Your objective:
Each entry below should be written out exactly as it is, with no pictures.

The input:
━━━━━━━━━━━━━━━━━━━━

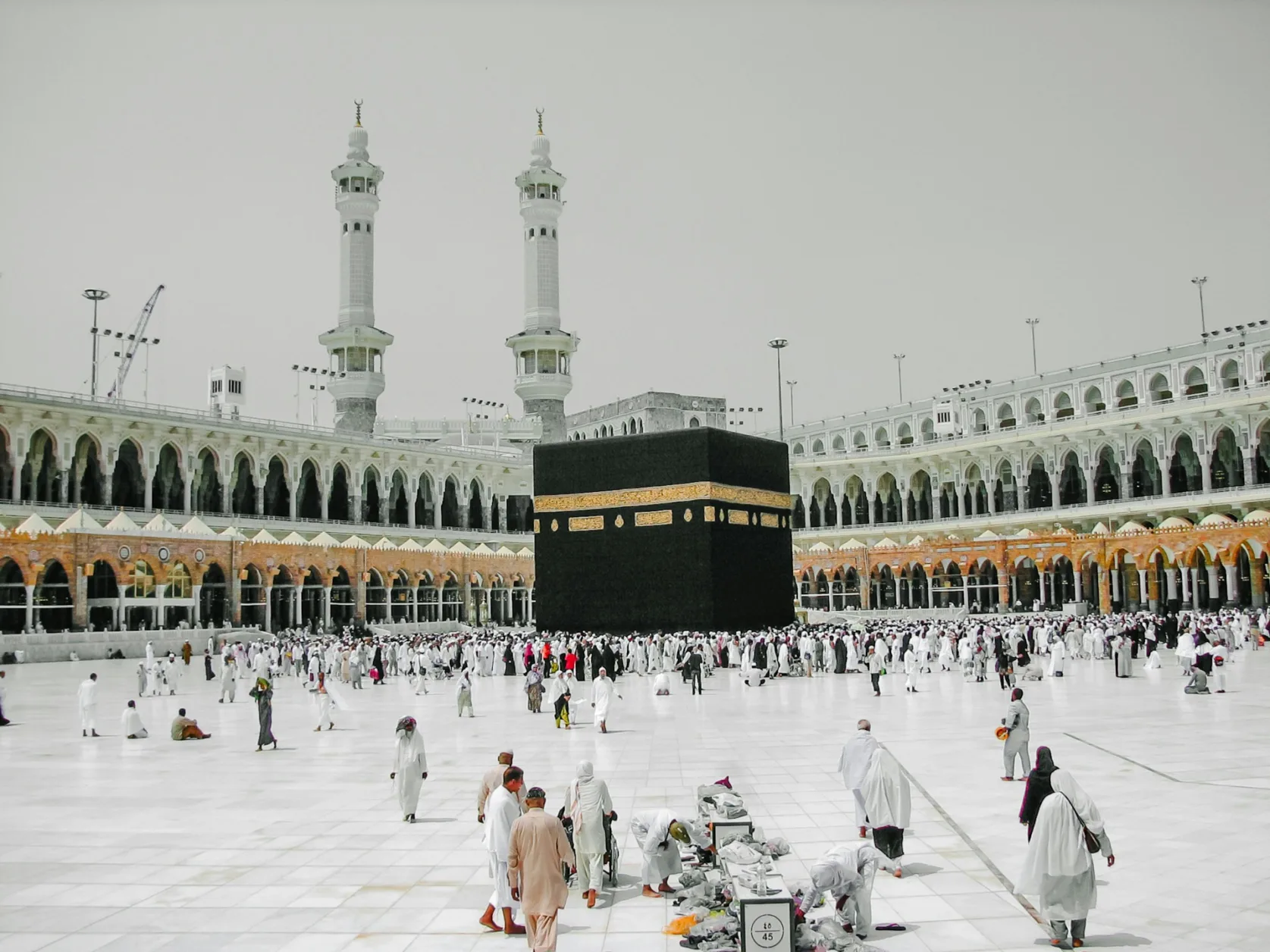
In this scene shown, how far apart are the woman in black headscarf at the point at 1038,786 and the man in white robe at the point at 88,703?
9.74m

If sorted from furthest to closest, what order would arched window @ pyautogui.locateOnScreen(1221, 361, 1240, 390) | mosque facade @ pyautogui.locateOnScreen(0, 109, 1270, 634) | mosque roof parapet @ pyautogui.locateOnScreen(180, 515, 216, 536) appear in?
A: arched window @ pyautogui.locateOnScreen(1221, 361, 1240, 390)
mosque facade @ pyautogui.locateOnScreen(0, 109, 1270, 634)
mosque roof parapet @ pyautogui.locateOnScreen(180, 515, 216, 536)

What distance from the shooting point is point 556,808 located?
741 cm

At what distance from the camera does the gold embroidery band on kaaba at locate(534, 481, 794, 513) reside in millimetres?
23406

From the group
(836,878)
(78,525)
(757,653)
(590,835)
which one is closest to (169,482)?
(78,525)

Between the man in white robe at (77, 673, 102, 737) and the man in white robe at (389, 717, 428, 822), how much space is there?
599cm

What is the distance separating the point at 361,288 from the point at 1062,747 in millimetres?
39144

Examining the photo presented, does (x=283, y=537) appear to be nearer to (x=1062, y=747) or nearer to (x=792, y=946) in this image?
(x=1062, y=747)

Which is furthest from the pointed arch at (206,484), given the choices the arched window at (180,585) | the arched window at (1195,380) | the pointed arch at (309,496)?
the arched window at (1195,380)

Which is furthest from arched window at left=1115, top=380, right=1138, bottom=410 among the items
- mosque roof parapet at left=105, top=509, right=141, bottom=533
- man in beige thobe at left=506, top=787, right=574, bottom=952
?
man in beige thobe at left=506, top=787, right=574, bottom=952

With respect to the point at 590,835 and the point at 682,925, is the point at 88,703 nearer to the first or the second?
the point at 590,835

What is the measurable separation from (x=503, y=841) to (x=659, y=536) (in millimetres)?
18601

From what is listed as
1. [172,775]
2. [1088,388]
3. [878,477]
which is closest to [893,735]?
[172,775]

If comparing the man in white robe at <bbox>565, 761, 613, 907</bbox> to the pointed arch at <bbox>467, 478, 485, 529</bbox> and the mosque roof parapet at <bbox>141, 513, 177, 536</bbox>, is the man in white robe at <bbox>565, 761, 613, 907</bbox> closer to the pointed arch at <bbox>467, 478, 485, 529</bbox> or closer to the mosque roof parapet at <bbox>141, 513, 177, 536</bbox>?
the mosque roof parapet at <bbox>141, 513, 177, 536</bbox>

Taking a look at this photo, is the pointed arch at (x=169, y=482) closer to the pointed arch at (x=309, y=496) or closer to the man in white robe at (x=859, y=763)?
→ the pointed arch at (x=309, y=496)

━━━━━━━━━━━━━━━━━━━━

Exercise response:
In this scene shown, how far apart are the woman in black headscarf at the point at 1038,786 and the man in white robe at the point at 88,703?
9.74m

If sorted from furthest to closest, what order would arched window @ pyautogui.locateOnScreen(1221, 361, 1240, 390) | mosque facade @ pyautogui.locateOnScreen(0, 109, 1270, 634) | mosque roof parapet @ pyautogui.locateOnScreen(180, 515, 216, 536) appear in?
A: arched window @ pyautogui.locateOnScreen(1221, 361, 1240, 390)
mosque facade @ pyautogui.locateOnScreen(0, 109, 1270, 634)
mosque roof parapet @ pyautogui.locateOnScreen(180, 515, 216, 536)

What distance from the shooting point is point 556,808 located?
741 cm

At what distance from the camera does the gold embroidery band on kaaba at locate(534, 481, 794, 513) reside in millimetres?
23406

From the group
(836,878)
(78,525)
(757,653)
(590,835)
which one is closest to (169,482)?
(78,525)

Between the man in white robe at (77, 673, 102, 737) and the man in white robe at (389, 717, 428, 822), how much space is there?
599cm

What is the distance separating the point at 361,288 from the point at 1062,747 in millimetres?
39144

Examining the photo presented, does (x=283, y=537) appear to be nearer to (x=1062, y=747) or nearer to (x=792, y=946) in this image?
(x=1062, y=747)

Which is furthest from the pointed arch at (206,484), given the choices the arched window at (180,585) | the arched window at (1195,380) | the pointed arch at (309,496)?
the arched window at (1195,380)

Which is furthest from arched window at left=1115, top=380, right=1138, bottom=410 among the items
- mosque roof parapet at left=105, top=509, right=141, bottom=533
- man in beige thobe at left=506, top=787, right=574, bottom=952
?
man in beige thobe at left=506, top=787, right=574, bottom=952

With respect to the point at 590,835 and the point at 682,925, is the point at 88,703 nearer to the first or the second?
the point at 590,835

What is the measurable separation from (x=503, y=841) to (x=659, y=536) (in millimetres)?
18601

From what is listed as
1. [172,775]
2. [1088,388]
3. [878,477]
which is closest to [893,735]?
[172,775]

If comparing the man in white robe at <bbox>565, 761, 613, 907</bbox> to the pointed arch at <bbox>467, 478, 485, 529</bbox> and the mosque roof parapet at <bbox>141, 513, 177, 536</bbox>, is the man in white robe at <bbox>565, 761, 613, 907</bbox> closer to the pointed arch at <bbox>467, 478, 485, 529</bbox> or closer to the mosque roof parapet at <bbox>141, 513, 177, 536</bbox>?
the mosque roof parapet at <bbox>141, 513, 177, 536</bbox>

Taking a look at this photo, is the pointed arch at (x=169, y=482) closer to the pointed arch at (x=309, y=496) or closer to the man in white robe at (x=859, y=763)?
→ the pointed arch at (x=309, y=496)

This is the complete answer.